Mixing everything together was a bit challenging. The Oxyclean had a tendency to clump in the arrowroot but I just kept mixing until I couldn't seem to make a difference with it any longer. Probably a good five minutes, honestly. I imagine a blender could be used for this, but I didn't try it.
Once done, I had a flat piece of wood that I covered with aluminum foil to try to point UV at sides and things that weren't actually facing the sky.
I dismantled the IIc Plus, removing the mainboard, the floppy, the power supply, the keyboard. This is a lot easier on a IIc Plus than what you might find on other retrocomputers but I imagine you don't want vintage electronics out in the sun.
I pushed out the multi-color Apple logo from the case and used masking tape to cover up the "Apple IIc" on the cover. I don't know that I really needed to cover that up, but I figured it couldn't hurt. Most recipes I've read mention that the procedure will damage the Apple logo so that's why I pushed it out. It was glued in place so it came out pretty easily and there was enough adhesive to re-stick it when I was done.
With the brush, I painted as smooth a coat as I could on the IIc Plus, the top and side surfaces. The mixture would foam up and every 45 minutes or so I would go back out and smooth out the covering again occasionally adding some more of the mixture. The IIc Plus is mostly large, flat pieces so I didn't have to do a lot of rotating. It was fairly challenging to cover it up well. The brush and arrowroot had a tendency to streak and I needed to keep working it until it was smooth.
I think I did this for about four hours, maybe less. Once done, I literally took a garden hose and rinsed off the pieces. After that, I brought everything in and dried it all then left it out for an hour to so to dry further.
The original color was definitely brought back on the surfaces that faced the sky. The sides are still a little darker but it doesn't bother me. I think if I had something that would bend the UV to more directly to hit the sides I probably would have had a better effect there. The option is always there to go back and do it again concentrating on the sides, but there is a measurable difference from before I started so I haven't worried about it.
I would really like to do the keys, especially the spacebar which is more browned than anything else. I haven't done this myself. Here's what a member of the Apple II Enthusiasts group on Facebook posted:
Eduardo Correa Lima May 8 at 9:03pm · Vancouver, BC, Canada
First retrobrite attempt. Set of //c keys.
3 teaspoons of Oxyclean, 3% Hydrogen Peroxide. Put all key caps in a glass jar with enough peroxide to cover the keys. Put in the Oxyclean, then agitate the jar.

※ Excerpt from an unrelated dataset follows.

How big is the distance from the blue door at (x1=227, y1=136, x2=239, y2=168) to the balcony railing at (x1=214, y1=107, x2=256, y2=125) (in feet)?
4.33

Leave in sunlight for 3 hours, agitating every hour.
His results are great!
Hope this helps.
I have used recipes from here with great success:
I used the second recipe with a high concentration hydrogen peroxide. I was able to find the high concentration hydrogen peroxide at a local co-op store marked as "food grade".
Here is that recipe:
Lorne's Variant Recipe
Lorne at Vintage Computer Forums prefers to use stronger Hydrogen Peroxide and his variant recipe is below.
- 1/2 pint (200ml) Hydrogen Peroxide, 30% strength
- 2 level teaspoons of Xanthan Gum
- 1 level teaspoon of Glycerine
- 1/4 teaspoonful of Oxy laundry booster
- 1 teaspoonful hot (not boiling) water
In a very small ceramic or plastic bowl/dish, dissolve the Oxy in the hot water. Lorne found that the Oxy doesn't want to dissolve in the paste/gel very well - this premixture of the Oxy fixed that problem. While the Oxy is dissolving, mix the Hydrogen Peroxide and Xanthan gum in the blender for five seconds. Add the Glycerine to that mixture and blend for another five seconds. Let this mixture sit for five minutes.Blend for another five seconds.
Just before you apply the gel, thoroughly stir in by hand, the dissolved Oxy/water mix.
Be careful using strong hydrogen peroxide recipes as it is caustic to the skin and will need frequent attention to avoid it drying and streaking. Check it often and reapply paste to prevent it from drying out.
In this video:
The producer uses hydrogen peroxide and sunlight to de-yellow his plastics. The results look really good, but there is not much detail for his formula.